Nadie parece recordarlo, pero el político que con el apoyo de Podemos, Bildu y todo el independentismo catalán fue elevado a la condición de presidente del Gobierno nombró a un ministro que dimitió a los siete días por un viejo asunto fiscal del que quien le había nombrado parece que no tenía conocimiento. Ese mismo político que da órdenes a la Abogacía del Estado para suavizar el trato a dispensar a los golpistas también nombró a una ministra a la que obligó a abandonar por un quítame allá un copia y pega del que tampoco sabía nada. En todos estos casos se criticó a quien hizo tales nombramientos por no haber analizado adecuadamente el perfil del nombrado a fin de evitar los escándalos posteriores. Una crítica razonable.

Esa crítica parece que no se puede formular a la hasta hace poco secretaria general del Partido Popular María Dolores de Cospedal. Hemos podido comprobar cómo quien aspiró a presidir el partido se dedicaba incansable cuando otros descansaban -a ello se debe sin duda que las reuniones se celebrasen cuando no había nadie en la sede de Génova- a recabar datos acerca de compañeros de militancia y a encargar la elaboración de dossieres sobre alguno de ellos.

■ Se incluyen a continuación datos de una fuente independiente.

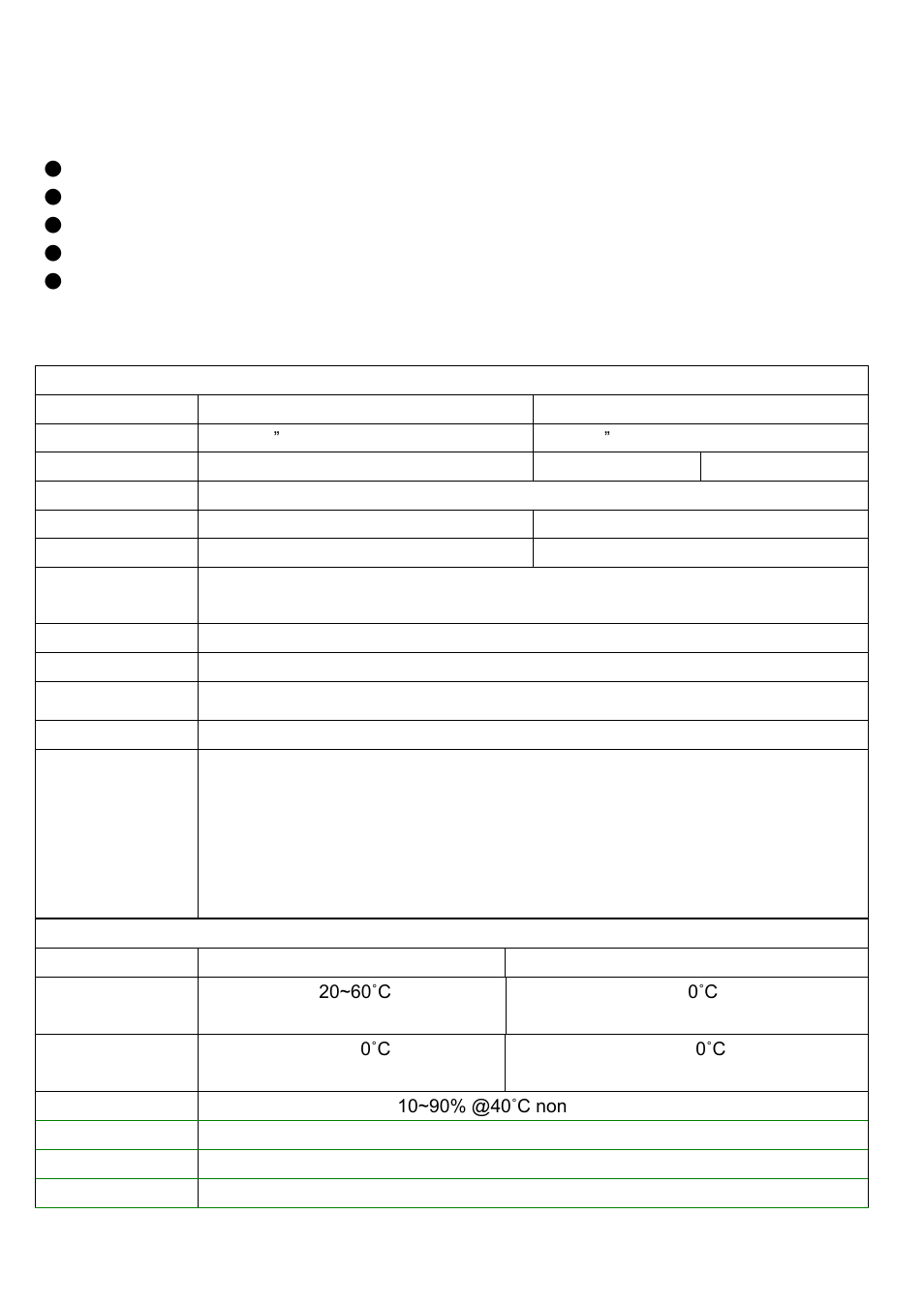 Chapter 1, 1 features, 2 specifications | Aplex Technology ADP-1158P User Manual | Page 5 / 29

Era su obligación, ha declarado esta semana. Es cierto, a un secretario general de un partido le es exigible el control de sus miembros a fin de evitar que prosperen en él sujetos poco ejemplares, que se elijan candidatos poco adecuados o que se encarguen labores de gobierno a quien carece de cualificación ética para ello. Donde falla el argumento de Cospedal es, aparte de que durante su reinado proliferaron episodios de corrupción no atajados y se seleccionaron algunos candidatos poco aptos, en que tal obligación no puede cumplirse utilizando atajos, al margen de las normas del partido, sin dar explicaciones a nadie y, mucho menos, utilizando estructuras paralelas muy discutibles. A estas alturas es obvio que ordenar un espionaje a Javier Arenas no tenía por fin cumplir con su obligación sino intentar encontrar una información para laminarlo: inaceptable.

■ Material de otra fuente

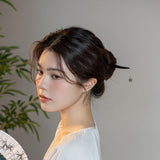 Green Jade Drop Hair Stick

Quizá no merezca abandonar la política de esta manera y por la puerta trasera, pero va a tener difícil evitarlo en un momento en el que la exigencia de ejemplaridad y transparencia se ha convertido en el eje del discurso de un Pablo Casado que necesita demostrar que sus palabras se corresponden con sus decisiones. Prescindir de quien le aupó a la presidencia sería un gesto seguramente doloroso para él pero inequívoco; no hacerlo aseguraría un largo purgatorio mediático. En clave electoral andaluza pasaríamos del muchas veces oído "si hay un buen resultado es por el efecto Casado y si lo hay malo es culpa de Juanma" a si el resultado es bueno es gracias a Juanma y si lo es malo es por obra y gracia de Madrid, sus líos, sus dimes y sus diretes.